6 Mart 2016 Pazar

EŞİK



"Misafir gelince neden arka odaya saklanıyordu babası? İsim değiştirme oyunu oynamaktan ne zevk alıyordu annesi? Komşu teyze Ati dayıya neden pis konist demişti? Dayısı neden kızıyordu babasına? Oportnis ne demekti, ya reviznonis? Stalin bir çikolata markası mıydı? Annesi ve babası onun için mi kavga ediyordu böyle? Bu sorularla büyüyen Eylül, yanıtları babasıyla arasındaki çarpışmalı ilişki içinde bulacak. Eşik, büyüme serüveni, dünyanın dönüşüm süreciyle iç içe geçen ve yer yer çatışan bir kadının varoluş hikayesi…"

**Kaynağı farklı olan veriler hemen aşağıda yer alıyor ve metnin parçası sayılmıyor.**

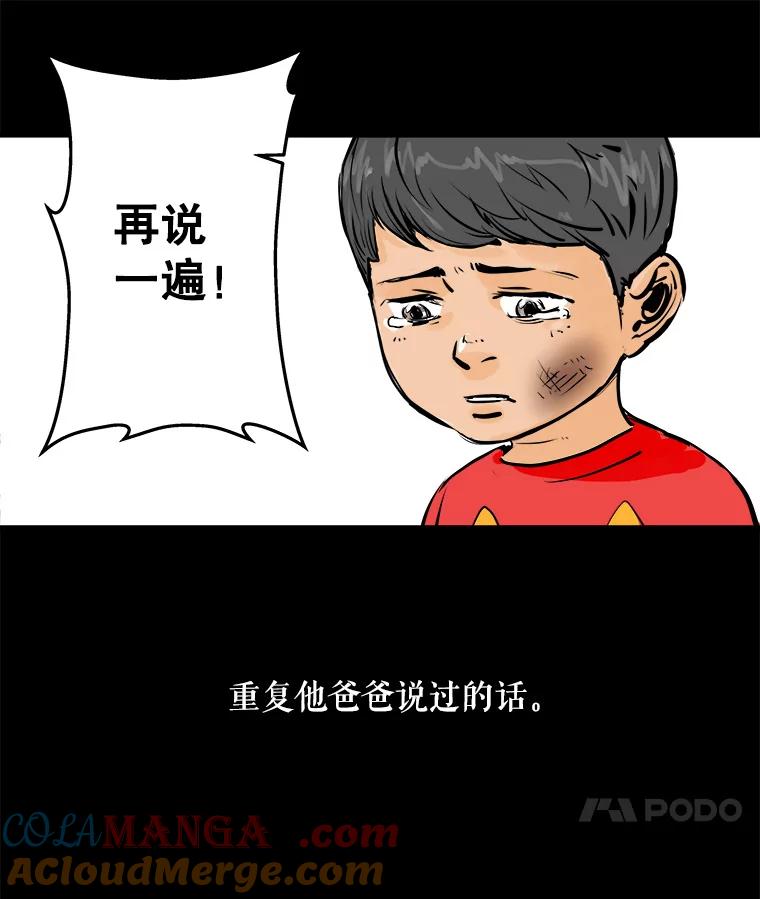 《神圣的离婚》5.身处地狱（5） 第89页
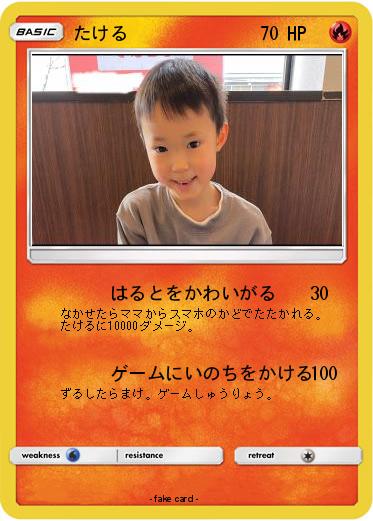Pokemon たける
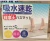 Import Amazon best selling Non slip Quick Absorbent Fast Dry Diatomite Bath Mat from China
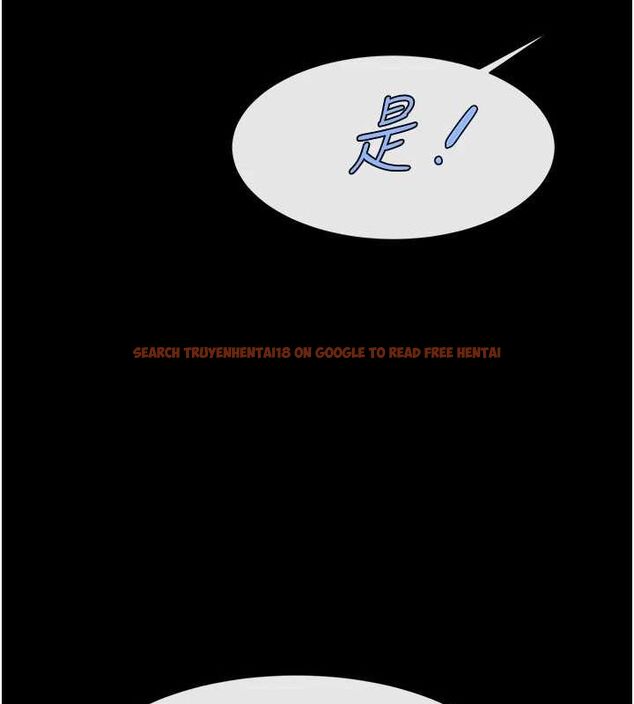 查看漫画炸裂吧!巨棒 - 第72話-口袋裡那是…? - sayhentaiz.net中的3165434图片
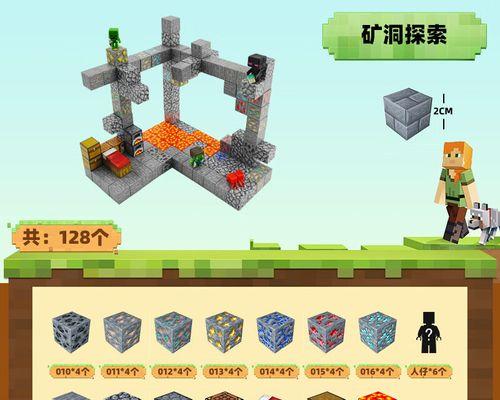 《我的世界》指令方块通关攻略（15个精华指令助你快速通关）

İlk yazıma Eşik ile başlamak istedim. Geçtiğimiz Kasım ayında bir fuarda yazarı Irmak Zileli ile tanışma ve imzasını alma şansı yakalamıştım. Böylesine derinden etkilendiğim bir romanın yaratıcısını tanımak benim için çok önemliydi.










Kitaba gelince; hikaye bence Ayşe ve Hasan'ın ayrıldığı anda başladı. Ondan öncesinde gelişen olaylar bu ayrılığın temellerini oluşturdu. Kızları Eylül bu ayrılığın onu etkilemediğine kendini inandırmış olsa da elbette etkilemişti. İçine kapanık, fazla sakin olan Eylül her şeyi içinde yaşıyordu. Babasının yeni bir sevgilisinin olduğunu söylemesi daha sonra da yurt dışına çıkması aralarının gittikçe açılmaya başlamasına neden olmuştu. 

Ve babasının son mektubu ipleri tamamen kopardı. "Bir dönem kendimi ait hissettiğim o çevreden aldığım özellikler sonucu seni ben yarattım. Evet, Frankenstein'in yaratıcısı benim!"

Sonuç olarak bu romanı anlatmak kolay değil. Okumak, anlayarak okumak gerek. Fazla söze gerek yok sanırım. Roman; 2012 yılında Yunus Nadi Roman Ödülü'nü kazandı.